Norfolk History Museum

The Willoughby-Baylor House is within leisurely strolling distance of MacArthur Center in downtown Norfolk. Click image to enlarge.

This home was built by Captain William Willoughby, a sixth-generation descendant of English immigrant Captain Thomas Willoughby.

Thomas Willoughby was the recipient of a 1636 Royal grant of 200 acres—50 of which would become the town of Norfolk in 1682. Before William Willoughby built this townhouse in 1794, the site was occupied by a Masonic Lodge that gave Freemason Street its name. The lot on which the home was built was part of Norfolk's original 50 acres.

When William Willoughby died in 1800, at the age of 42, his estate included 14 slaves, 10 lots and six dwellings. He was survived by his wife and two daughters, and his eldest daughter Mary married the town clerk, William Sharp, in 1811.

The third of their four children, Eliza Francis Sharp, later married Dr. Baynham Baylor, and the house remained under the Baylor family name until it was sold in 1890.

Unlike the nearby Moses Myers House, which was occupied by five generations of the Myers family, the Willoughby-Baylor House does not tell the story of its first occupants. When the house changed hands, newer owners converted it into a boarding house, and its original furnishings were lost. 

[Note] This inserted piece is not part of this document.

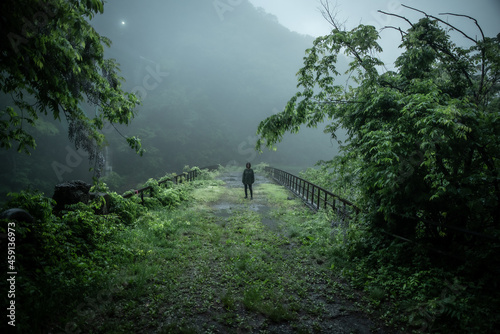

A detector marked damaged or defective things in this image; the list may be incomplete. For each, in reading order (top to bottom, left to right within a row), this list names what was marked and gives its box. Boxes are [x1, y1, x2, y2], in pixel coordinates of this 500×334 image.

rusty bridge railing [266, 166, 360, 219]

Over time the house fell into decline and was slated for demolition until it was bought and restored by the Norfolk Historical Foundation in the early 1960s. It has been under the care of the Chrysler Museum of Art since 1969 and officially opened as the Norfolk History Museum on September, 2005. During the Chrysler's 2013-14 renovation, the home served as a satellite gallery of American Art, and in its new iteration is a combination of history and art.

The garden, designed by Siska Aurand Landscape Architects, was installed in 1991 and represents the most current understanding of colonial landscaping practices.

This home, at 601 E. Freemason St., is open noon to 5 p.m. on Saturdays and Sundays. Admission is free.